We find that the detection performance of the model gradually declines with the increase of the proportion of synthetic data. This shows that augmented synthetic data can play an auxiliary role in model training, but can not replace the original data.

Considering the limited time resources, we can only provide results of very limited ratio settings. We will present more detailed experiments and analyses in the final version.

评论

Thanks for the answers. It solved my concerns. I tend to raise my rating.

评论

Thanks for your reply! We are glad that our responses solve your concerns. We kindly remind you that you may need to update the score accordingly.

审稿意见
5

Visual 3D object detection is an important task in the 3D perception system. However, labeling 3D data is extremely expensive and the diversity of training data plays an important role in deep learning. To this end, this work proposes a rendering-based instance-level data augmentation method for image-based 3D detection. In particular, this method extracts image features from sequences and aligns them with associated LiDAR point clouds, and augments the objects in the 3D space. After that, a neural scene renderer is adapted to generate the 2D images with the augmented objects. The experiments on the nuScenes with two base detectors show the effectiveness of the proposed data augmentation strategy.

----

▶ _THE TASKS_
1) Answer these questions using the review thread above:
(a) How does the model's detection performance change as the proportion of synthetic data grows?
(b) What does the reviewer say they tend to do after reading the answers?
(c) On which dataset were the experiments run, and with how many base detectors?
2) Reproduce the review thread from "We find that" down to "the score accordingly.".
3) Carry the review thread forward from its final sentence.

▶ _EXTRACTED RECORDS_
----

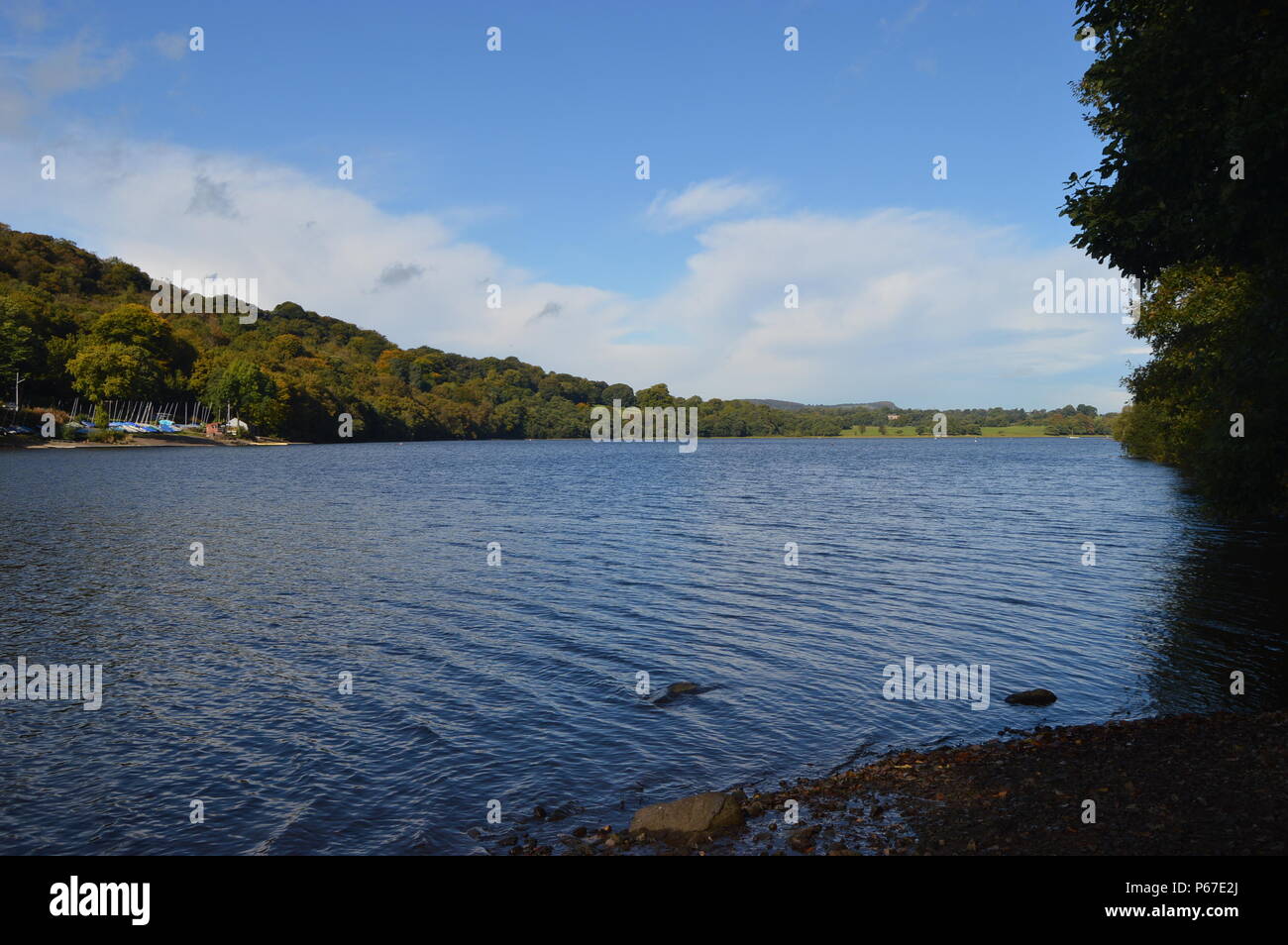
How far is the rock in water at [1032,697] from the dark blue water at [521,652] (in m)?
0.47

----

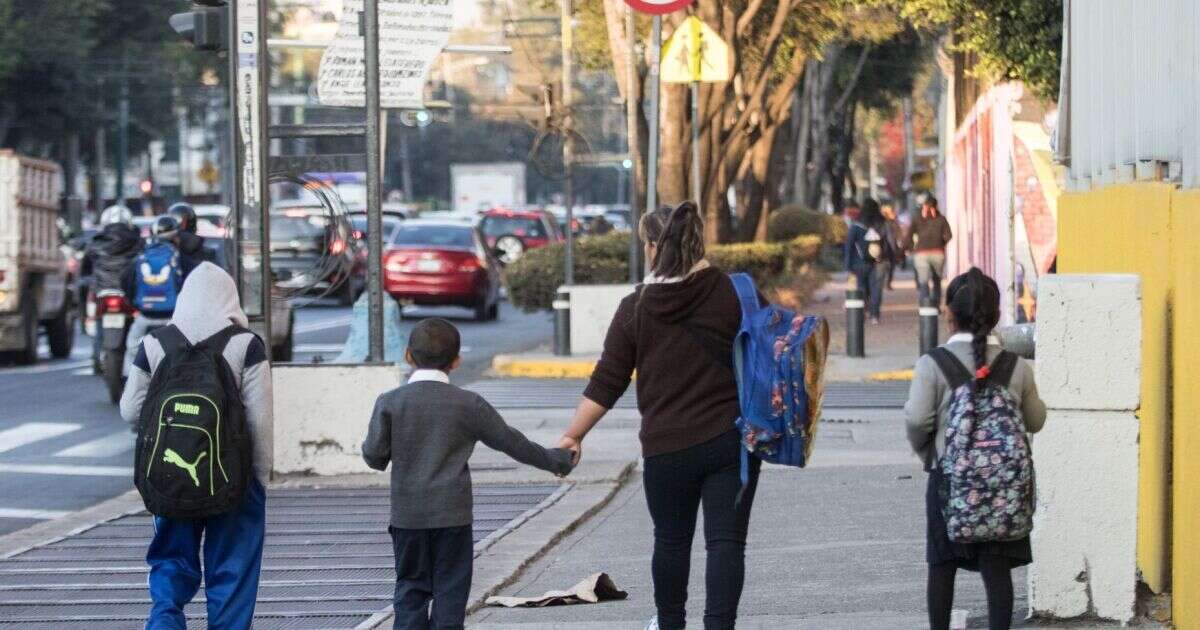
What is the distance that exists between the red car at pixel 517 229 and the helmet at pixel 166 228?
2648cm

----

▶ _OUTPUTS IN ORDER_
1)
(a) It gradually declines.
(b) Raise their rating.
(c) nuScenes, with two base detectors.

2)
We find that the detection performance of the model gradually declines with the increase of the proportion of synthetic data. This shows that augmented synthetic data can play an auxiliary role in model training, but can not replace the original data.

Considering the limited time resources, we can only provide results of very limited ratio settings. We will present more detailed experiments and analyses in the final version.

评论

Thanks for the answers. It solved my concerns. I tend to raise my rating.

评论

Thanks for your reply! We are glad that our responses solve your concerns. We kindly remind you that you may need to update the score accordingly.

3)
优点

  • The work is well-motivated. The diversity of training data plays an important role in deep learning, and conducting data augmentation is really hard for 3D detection due to the geometric consistency. Therefore, exploring effective 3D data augmentation methods is a meaningful topic.
  • The experiments on nuScenes dataset show the effectiveness of the proposed method.

缺点

  • The overall data-augmentation process is complex, involving multiple additional data, such as point cloud, sample sequences, external renders, etc. Considering this, performance improvement is limited, maybe evaluating a smaller dataset, such as KITTI, can better show the effectiveness of this data augmentation method.

  • Besides, the computation cost will be inevitably increased. The cost of generating the new training samples should be reported.

  • The authors only report the results on the nuScenes validation set, and the test set should also be presented.

  • ROI-10D [1] also provides an instance-level data augmentation method for image-based 3D detection. Discussion and comparison should be included.

References: [1] ROI-10D: Monocular Lifting of 2D Detection to 6D Pose and Metric Shape, CVPR'19 (also see the supp)

问题

See weaknesses.

评论

We sincerely appreciate your feedback and suggestions. We are greatly encouraged that you found our method is 'well-motivated' and 'effective'. We conduct extensive studies and added experimental evaluations to comprehensively address your concerns.

Q1. Evaluation on a smaller dataset.

Thank you for your suggestions. We conduct validation on a smaller dataset.

  • We have successfully implemented the scene reconstruction method on the KITTI dataset. Visualization can be found at anonymous URL https://anonymous.4open.science/r/kittivisualization/kittivis.png

  • Unfortunately, due to inherent limitations in the KITTI dataset, further editing of the reconstructed scenes is not feasible.

    The proposed augmentation method requires the dataset to provide two types of labels: the driving trajectory of the ego and the bounding boxes of objects. Regrettably, sequences in the KITTI dataset often do not concurrently possess both of these labels.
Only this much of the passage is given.